Pull out every line in the rows below that contains the word "situated", treating case as significant.

━━ DATA SUPPLIED ━━

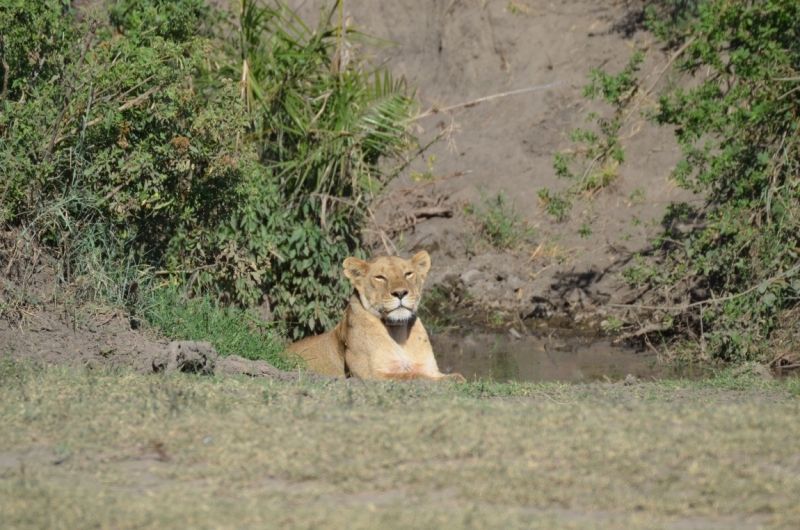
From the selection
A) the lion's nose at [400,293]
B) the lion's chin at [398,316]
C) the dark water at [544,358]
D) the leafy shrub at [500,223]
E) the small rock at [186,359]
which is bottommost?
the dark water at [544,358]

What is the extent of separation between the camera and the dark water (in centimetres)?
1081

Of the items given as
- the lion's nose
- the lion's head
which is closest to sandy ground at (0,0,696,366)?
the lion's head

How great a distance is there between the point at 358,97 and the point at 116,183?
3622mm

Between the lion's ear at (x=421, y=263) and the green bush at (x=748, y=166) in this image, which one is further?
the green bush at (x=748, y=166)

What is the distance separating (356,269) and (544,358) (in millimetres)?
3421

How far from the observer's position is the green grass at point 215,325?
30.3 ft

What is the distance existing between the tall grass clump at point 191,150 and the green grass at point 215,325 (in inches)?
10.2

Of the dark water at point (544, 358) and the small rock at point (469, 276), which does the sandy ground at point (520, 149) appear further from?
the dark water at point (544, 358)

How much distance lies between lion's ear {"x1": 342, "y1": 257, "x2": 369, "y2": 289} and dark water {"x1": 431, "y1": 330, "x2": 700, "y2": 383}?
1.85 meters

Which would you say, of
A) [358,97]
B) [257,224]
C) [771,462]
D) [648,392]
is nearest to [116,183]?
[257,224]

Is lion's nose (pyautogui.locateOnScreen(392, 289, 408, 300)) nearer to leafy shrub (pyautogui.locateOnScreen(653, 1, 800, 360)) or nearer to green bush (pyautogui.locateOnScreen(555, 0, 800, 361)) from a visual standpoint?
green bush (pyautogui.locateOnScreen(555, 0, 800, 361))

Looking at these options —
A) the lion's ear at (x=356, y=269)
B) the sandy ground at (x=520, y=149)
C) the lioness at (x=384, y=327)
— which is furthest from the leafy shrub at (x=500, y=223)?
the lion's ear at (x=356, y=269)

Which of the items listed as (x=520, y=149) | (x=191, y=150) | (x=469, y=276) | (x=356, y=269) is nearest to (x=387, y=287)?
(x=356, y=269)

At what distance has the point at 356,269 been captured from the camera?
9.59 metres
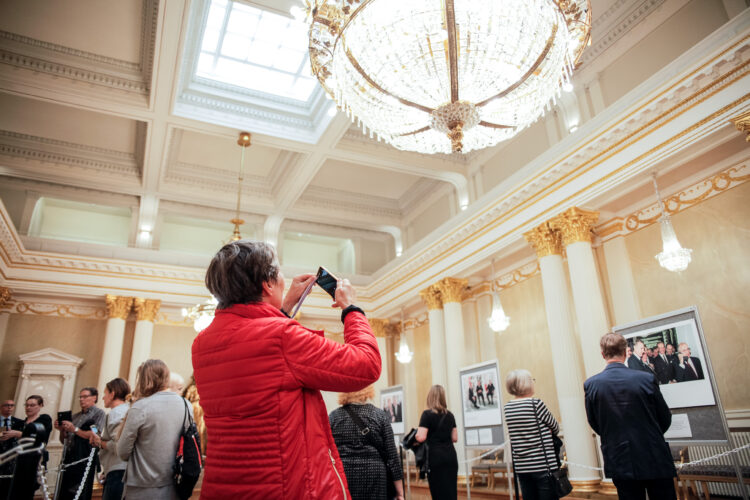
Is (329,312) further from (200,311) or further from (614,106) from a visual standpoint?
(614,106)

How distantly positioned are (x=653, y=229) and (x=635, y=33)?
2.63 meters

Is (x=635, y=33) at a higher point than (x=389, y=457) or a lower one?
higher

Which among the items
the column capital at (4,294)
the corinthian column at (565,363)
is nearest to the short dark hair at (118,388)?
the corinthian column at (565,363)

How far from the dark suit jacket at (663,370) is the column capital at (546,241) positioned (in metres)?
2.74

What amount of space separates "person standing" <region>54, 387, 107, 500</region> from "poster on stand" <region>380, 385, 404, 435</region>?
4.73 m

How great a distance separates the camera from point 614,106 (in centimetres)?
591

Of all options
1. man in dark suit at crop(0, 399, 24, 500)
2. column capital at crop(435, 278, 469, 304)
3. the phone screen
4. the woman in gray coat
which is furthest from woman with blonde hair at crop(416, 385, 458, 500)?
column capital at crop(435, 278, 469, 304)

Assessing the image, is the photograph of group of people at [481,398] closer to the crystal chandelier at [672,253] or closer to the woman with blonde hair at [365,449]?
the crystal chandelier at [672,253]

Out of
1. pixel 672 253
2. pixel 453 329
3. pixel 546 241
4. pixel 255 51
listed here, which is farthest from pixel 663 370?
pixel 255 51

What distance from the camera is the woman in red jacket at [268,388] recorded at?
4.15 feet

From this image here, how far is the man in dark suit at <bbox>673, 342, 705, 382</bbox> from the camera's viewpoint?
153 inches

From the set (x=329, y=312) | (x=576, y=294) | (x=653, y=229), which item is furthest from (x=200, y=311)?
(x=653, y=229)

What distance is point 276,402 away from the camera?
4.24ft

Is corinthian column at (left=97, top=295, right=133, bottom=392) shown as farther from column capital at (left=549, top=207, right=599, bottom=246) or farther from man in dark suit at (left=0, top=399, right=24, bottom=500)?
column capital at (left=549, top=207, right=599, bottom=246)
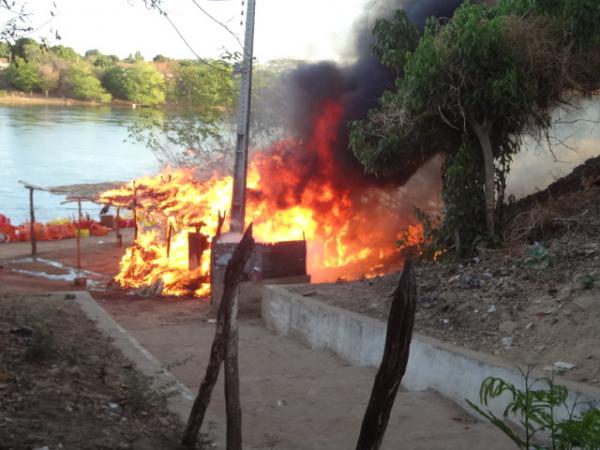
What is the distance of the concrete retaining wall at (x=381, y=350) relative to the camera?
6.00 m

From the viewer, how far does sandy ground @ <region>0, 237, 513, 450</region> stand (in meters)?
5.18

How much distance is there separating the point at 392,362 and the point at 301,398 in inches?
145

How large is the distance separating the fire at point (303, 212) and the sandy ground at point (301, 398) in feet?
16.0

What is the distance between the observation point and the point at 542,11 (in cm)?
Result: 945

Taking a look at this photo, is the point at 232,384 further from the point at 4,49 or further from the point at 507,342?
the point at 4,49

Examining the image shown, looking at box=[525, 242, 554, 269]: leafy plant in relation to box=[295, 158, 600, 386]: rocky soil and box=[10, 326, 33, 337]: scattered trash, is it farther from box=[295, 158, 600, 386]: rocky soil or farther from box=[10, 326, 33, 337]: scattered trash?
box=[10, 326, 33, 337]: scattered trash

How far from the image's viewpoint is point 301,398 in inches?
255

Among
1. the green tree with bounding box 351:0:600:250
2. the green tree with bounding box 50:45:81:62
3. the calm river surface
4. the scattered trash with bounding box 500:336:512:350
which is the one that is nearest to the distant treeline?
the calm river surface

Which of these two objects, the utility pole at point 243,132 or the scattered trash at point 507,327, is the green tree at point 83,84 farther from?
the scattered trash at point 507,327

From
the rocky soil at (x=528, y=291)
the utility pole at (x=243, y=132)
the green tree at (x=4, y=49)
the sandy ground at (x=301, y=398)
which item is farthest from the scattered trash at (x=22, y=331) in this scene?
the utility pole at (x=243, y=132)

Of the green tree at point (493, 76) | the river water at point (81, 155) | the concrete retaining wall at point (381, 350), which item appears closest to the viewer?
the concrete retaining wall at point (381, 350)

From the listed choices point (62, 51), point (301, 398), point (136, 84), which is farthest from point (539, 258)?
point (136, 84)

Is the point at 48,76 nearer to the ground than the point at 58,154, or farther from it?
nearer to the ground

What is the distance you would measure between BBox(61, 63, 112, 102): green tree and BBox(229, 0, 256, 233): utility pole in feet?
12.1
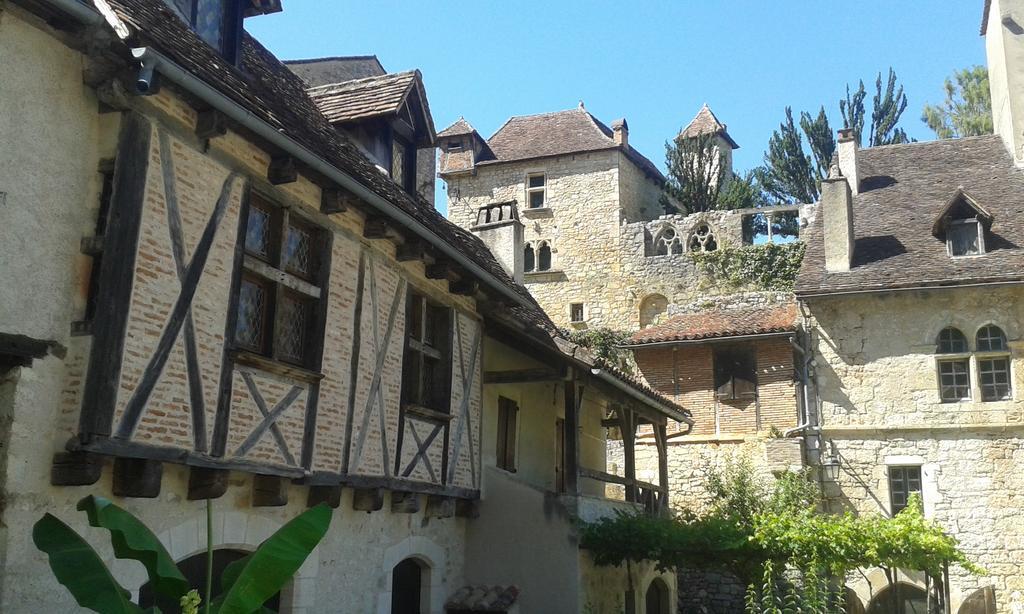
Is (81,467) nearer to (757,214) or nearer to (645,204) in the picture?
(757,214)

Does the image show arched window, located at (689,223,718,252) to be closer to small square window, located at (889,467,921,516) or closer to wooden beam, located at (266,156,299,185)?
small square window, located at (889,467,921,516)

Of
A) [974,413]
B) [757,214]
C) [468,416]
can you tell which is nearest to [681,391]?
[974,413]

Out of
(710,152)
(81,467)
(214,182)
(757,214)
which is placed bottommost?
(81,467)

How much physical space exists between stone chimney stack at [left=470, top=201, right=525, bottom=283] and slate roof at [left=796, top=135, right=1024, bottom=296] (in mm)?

━━━
━━ DATA SUPPLIED ━━

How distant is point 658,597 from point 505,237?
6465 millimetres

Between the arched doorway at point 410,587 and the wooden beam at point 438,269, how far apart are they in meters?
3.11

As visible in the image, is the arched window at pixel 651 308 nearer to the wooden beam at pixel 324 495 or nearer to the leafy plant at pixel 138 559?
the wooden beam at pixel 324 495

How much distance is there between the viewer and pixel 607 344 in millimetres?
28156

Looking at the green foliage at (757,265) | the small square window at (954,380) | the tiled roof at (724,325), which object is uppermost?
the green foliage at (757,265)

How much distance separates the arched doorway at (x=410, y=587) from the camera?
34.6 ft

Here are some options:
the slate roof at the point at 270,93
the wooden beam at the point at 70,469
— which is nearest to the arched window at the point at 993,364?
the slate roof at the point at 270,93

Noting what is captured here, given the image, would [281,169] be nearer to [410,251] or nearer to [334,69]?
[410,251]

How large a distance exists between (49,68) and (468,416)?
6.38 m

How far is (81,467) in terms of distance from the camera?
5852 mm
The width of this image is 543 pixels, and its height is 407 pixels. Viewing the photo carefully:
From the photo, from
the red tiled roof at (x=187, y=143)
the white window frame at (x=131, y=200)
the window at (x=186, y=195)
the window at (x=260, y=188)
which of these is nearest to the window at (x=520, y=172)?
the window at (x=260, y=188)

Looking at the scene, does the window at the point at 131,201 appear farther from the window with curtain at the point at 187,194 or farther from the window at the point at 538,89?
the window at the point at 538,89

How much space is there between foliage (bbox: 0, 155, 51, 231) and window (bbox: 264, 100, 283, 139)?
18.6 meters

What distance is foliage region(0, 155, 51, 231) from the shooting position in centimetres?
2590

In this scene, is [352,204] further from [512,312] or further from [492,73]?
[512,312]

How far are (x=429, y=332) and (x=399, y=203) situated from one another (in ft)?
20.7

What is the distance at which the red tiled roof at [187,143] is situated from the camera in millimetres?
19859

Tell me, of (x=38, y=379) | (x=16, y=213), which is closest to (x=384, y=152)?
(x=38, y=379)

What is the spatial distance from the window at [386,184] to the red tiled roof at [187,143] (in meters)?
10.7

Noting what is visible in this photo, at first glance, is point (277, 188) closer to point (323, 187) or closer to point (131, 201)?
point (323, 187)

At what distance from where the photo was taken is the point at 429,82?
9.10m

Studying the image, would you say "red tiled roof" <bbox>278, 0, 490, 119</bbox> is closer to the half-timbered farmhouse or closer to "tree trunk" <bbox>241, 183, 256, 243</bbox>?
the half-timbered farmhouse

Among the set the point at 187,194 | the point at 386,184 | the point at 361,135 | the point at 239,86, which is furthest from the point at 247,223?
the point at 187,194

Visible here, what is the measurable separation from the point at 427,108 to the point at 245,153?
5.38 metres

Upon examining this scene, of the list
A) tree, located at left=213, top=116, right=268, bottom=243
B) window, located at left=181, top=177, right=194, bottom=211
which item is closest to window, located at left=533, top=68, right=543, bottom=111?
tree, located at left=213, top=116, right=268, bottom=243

━━━

▸ **EXERCISE RESPONSE**
How far are (x=429, y=332) and (x=399, y=203) situated from one another (in ft)?
What is the distance at which the red tiled roof at [187,143] is situated from the camera in millimetres?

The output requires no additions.